L’Agence internationale de l’énergie atomique (AIEA) a signalé pour la dernière fois, le 13 juin, la présence de 409 kg d’uranium enrichi sur le site nucléaire d’Ispahan. Une partie de ce stock atteint un enrichissement à 60%, bien au-delà du seuil civil (2 à 3%), mais encore en deçà des 90% nécessaires pour produire une arme nucléaire. 

Téhéran affirme avoir pris des “mesures spéciales” pour protéger ce stock, qui peut être déplacé aisément au sein de la dizaine de sites que compte son complexe nucléaire. Mais depuis une série de frappes menées par les États-Unis, le mystère demeure : l’uranium enrichi reste introuvable.

Succès limité ou total ? 

À la suite des bombardements souterrains visant des infrastructures iraniennes, Donald Trump a assuré que “la menace nucléaire iranienne est neutralisée”. Cependant, le stock n’a semble-t-il pas été impacté et c’est cela qui incite certains experts à penser que les bombardements sur le complexe militaire iranien ne sont pas terminés.

Pour ceux qui ont grandi, vieilli, voire les deux avec la menace nucléaire en toile de fond, l’idée même de bombardements sur des sites atomiques réels est profondément inquiétante. Il est donc essentiel d’en mesurer les risques.

Le risque d’un désastre radiologique

Une attaque sur un réacteur civil en activité serait une catastrophe majeure. Tous les experts s’accordent : les conséquences seraient comparables à celles de Tchernobyl. Mais à cela, il faut ajouter des conséquences géopolitiques. 

Sur le site de Bouchehr, des réacteurs sont exploités avec l’aide de la Russie, et de nouveaux sont en construction, selon Alexeï Likhachev, chef de l’agence russe de l’énergie atomique Rosatom.

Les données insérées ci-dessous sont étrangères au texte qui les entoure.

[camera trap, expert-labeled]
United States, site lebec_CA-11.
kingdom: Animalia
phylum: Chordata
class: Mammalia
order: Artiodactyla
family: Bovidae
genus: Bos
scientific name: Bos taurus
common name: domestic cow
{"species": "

Le danger ne s’arrête pas aux frontières iraniennes. Le golfe Persique, voisin, pourrait voir son eau contaminée. Or, plusieurs pays de la région, Qatar et Bahreïn en tête, en dépendent à 100% pour leur approvisionnement en eau douce via le dessalement. L’Arabie saoudite, Oman et les Émirats arabes unis sont également très dépendants, bien qu’ils aient accès à d’autres sources maritimes.

C’est précisément pour éviter un tel scénario qu’Israël et les États-Unis ont jusqu’ici épargné le site civil de Bouchehr.

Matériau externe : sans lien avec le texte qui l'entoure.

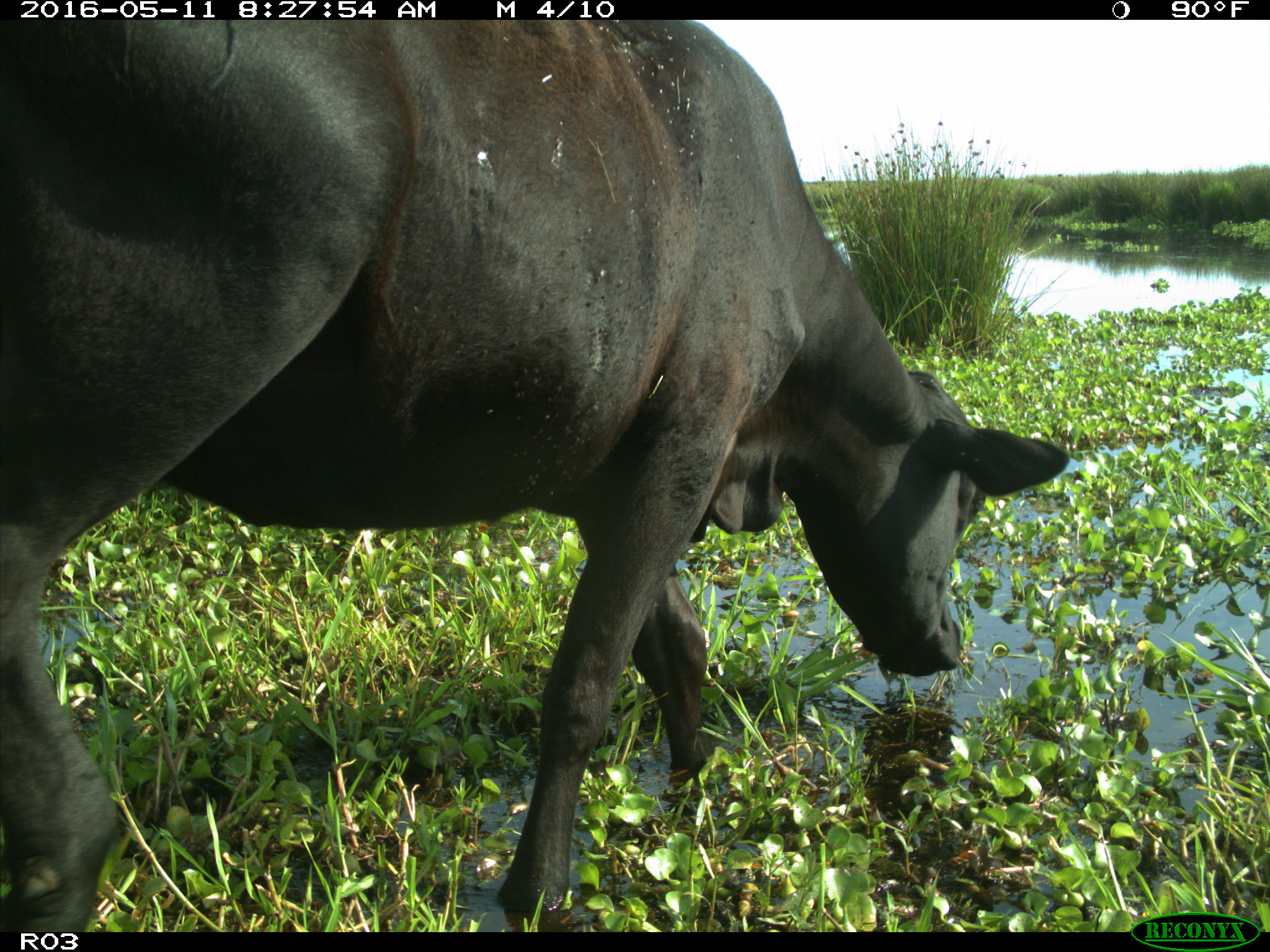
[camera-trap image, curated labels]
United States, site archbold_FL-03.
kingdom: Animalia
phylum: Chordata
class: Mammalia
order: Artiodactyla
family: Bovidae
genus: Bos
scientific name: Bos taurus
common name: domestic cow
Bos taurus (domestic cow).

Cibles prioritaires : les sites d’enrichissement

L’armée américaine a frappé les sites de Fordo, Natanz et Ispahan. Donald Trump affirme que les principales installations d’enrichissement de l’Iran ont été “complètement et totalement anéanties”. Ces attaques s’inscrivent dans la continuité de frappes israéliennes récentes visant Natanz, Ispahan, Arak et même Téhéran.

En ligne de mire, le cœur du programme nucléaire iranien. Les infrastructures, les scientifiques, les centres de conversion, tout est ciblé pour entraver le processus d’enrichissement.

Quel danger immédiat ?

L’uranium faiblement enrichi est très peu radioactif. Le principal risque concerne l’hexafluorure d’uranium (UF6), un gaz hautement toxique et corrosif utilisé dans l’enrichissement. En cas de fuite, il peut réagir avec l’humidité de l’air, provoquant des composés chimiques dangereux, potentiellement mortels par inhalation.

Toutefois, la structure souterraine des installations limite la dispersion. L’UF6 ne se propage pas loin, et les sites sont souvent protégés par des couches massives de béton, de roche et de terre.

Pour Simon Bennett, spécialiste à l’université de Leicester, les risques environnementaux restent “minimes” en cas de frappes souterraines. James Acton, du Carnegie Endowment for International Peace, juge “peu probable” que ces attaques aient des effets significatifs hors des sites visés.

Une ligne rouge de plus en plus floue

Israël et les États-Unis assurent vouloir éviter toute catastrophe radioactive. Pourtant, la tension monte. Mi-juin, une alerte lancée par Israël à propos d’une frappe sur le site civil de Bouchehr, finalement infondée, a provoqué un sursaut. La ligne rouge semble chaque jour plus proche.

Le conflit semble loin d’être clos bien que l’Iran soit affaibli. Son stock d’uranium reste introuvable. Et l’objectif d’anéantir ses capacités nucléaires n’est pas encore atteint.